A double-word by single-word division subroutine (32 bits / 16 bits)

AllyCat · Jun 17, 2012

PICAXE Basic doesn't support ANY double-word (32-bit) arithmetic but it does offer two separate multiplication operators (* and **) which can be combined to form a double-word result. Subroutines for 32-bit Addition and Subtraction are simple enough (if you can't write those then you probably shouldn't be attempting 32-bit maths on a PICAXE) but a request for a 32-bit by 16-bit division routine made an interesting challenge for several "serious" programmers in this thread. I've previously posted a simplified ("31 / 15 bits") version here, which should meet most needs, but this extended version accepts a full 16-bit Divisor and can deliver a 32-bit Result (and 16-bit Remainder). The general aim has been to minimise the memory used, with a reasonably understandable program structure, so details common to both are not repeated here.

PICAXE Basic splits its Multiplication and Division processes into two separate operations (generating either a Result or a Remainder in the case of Division) but this isn't sensible for a (much slower) subroutine because the calculations are almost identical. However, there is some merit in performing individual calculations for "High" and "Low" word outputs (rather as done with PICAXE multiplication) but in this case they must be executed in the correct sequence (High then Low). Below are four routines (or really just one subroutine with four entry points), two for the High or Low word results individually (div3216H and div3216L), one to always use both in sequence (div3216A) and one which checks the input data (div3216C) and uses the appropriate path. The latter returns an Error Code (zero in pass) for invalid data, but as the only possible error is Division by Zero, the calling program could just as easily directly test the Divisor before execution.

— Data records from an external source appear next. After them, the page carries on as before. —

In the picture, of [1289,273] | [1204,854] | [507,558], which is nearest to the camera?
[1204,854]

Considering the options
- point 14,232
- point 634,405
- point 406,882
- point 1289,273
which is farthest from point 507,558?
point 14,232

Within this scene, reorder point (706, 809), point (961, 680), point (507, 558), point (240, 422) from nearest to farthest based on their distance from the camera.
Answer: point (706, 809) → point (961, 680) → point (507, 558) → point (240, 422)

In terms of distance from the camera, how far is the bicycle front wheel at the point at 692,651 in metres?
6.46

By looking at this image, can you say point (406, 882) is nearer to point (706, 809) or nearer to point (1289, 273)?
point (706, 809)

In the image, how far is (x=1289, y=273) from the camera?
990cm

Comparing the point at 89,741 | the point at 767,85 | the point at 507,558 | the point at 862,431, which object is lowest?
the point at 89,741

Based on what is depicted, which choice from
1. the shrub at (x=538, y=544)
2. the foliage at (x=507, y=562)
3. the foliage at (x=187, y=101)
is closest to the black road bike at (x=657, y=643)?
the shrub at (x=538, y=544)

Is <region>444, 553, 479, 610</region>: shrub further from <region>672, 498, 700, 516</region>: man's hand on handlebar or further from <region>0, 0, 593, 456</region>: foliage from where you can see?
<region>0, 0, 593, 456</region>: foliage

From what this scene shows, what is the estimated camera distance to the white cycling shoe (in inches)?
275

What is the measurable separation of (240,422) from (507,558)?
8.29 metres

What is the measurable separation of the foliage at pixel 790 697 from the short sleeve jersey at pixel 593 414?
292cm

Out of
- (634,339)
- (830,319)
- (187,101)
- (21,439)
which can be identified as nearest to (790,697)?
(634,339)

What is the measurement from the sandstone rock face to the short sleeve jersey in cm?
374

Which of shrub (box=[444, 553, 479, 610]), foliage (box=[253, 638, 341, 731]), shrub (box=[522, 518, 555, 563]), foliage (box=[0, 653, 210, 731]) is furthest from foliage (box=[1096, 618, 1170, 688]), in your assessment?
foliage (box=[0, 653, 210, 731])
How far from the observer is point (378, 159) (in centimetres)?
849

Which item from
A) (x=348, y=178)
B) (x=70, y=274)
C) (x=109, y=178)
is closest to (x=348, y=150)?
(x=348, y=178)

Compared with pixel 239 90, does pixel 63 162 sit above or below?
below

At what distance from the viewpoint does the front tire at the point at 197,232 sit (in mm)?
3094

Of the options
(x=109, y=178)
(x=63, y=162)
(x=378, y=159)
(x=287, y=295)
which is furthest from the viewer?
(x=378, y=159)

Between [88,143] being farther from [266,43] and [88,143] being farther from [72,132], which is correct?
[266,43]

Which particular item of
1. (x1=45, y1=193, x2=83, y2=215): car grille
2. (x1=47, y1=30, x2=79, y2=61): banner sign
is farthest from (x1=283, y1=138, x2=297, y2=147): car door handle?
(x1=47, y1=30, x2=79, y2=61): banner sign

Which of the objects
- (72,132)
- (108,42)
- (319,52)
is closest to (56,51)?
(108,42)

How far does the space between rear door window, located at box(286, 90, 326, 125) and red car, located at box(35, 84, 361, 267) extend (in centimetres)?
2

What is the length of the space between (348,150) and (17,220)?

Calculation of the High-Result word is trivial (it's just the High-Numerator / Low-Divisor in Basic) and the High-Remainder is automatically zero (because the Divisor is a single word). So the routine is extended slightly to prepare the Numerator for the Low-words routine, where most of the computation takes place. This latter routine shifts the Numerator and Result (in a shared double-word register) repeatedly leftwards, subtracting the Divisor when possible. A single byte variable counts the shifts and uses its top bit as a "Carry/Borrow flag" extension of the Numerator. On return, the High-Numerator is replaced by the Remainder and the Low-Numerator by the Low-Result words.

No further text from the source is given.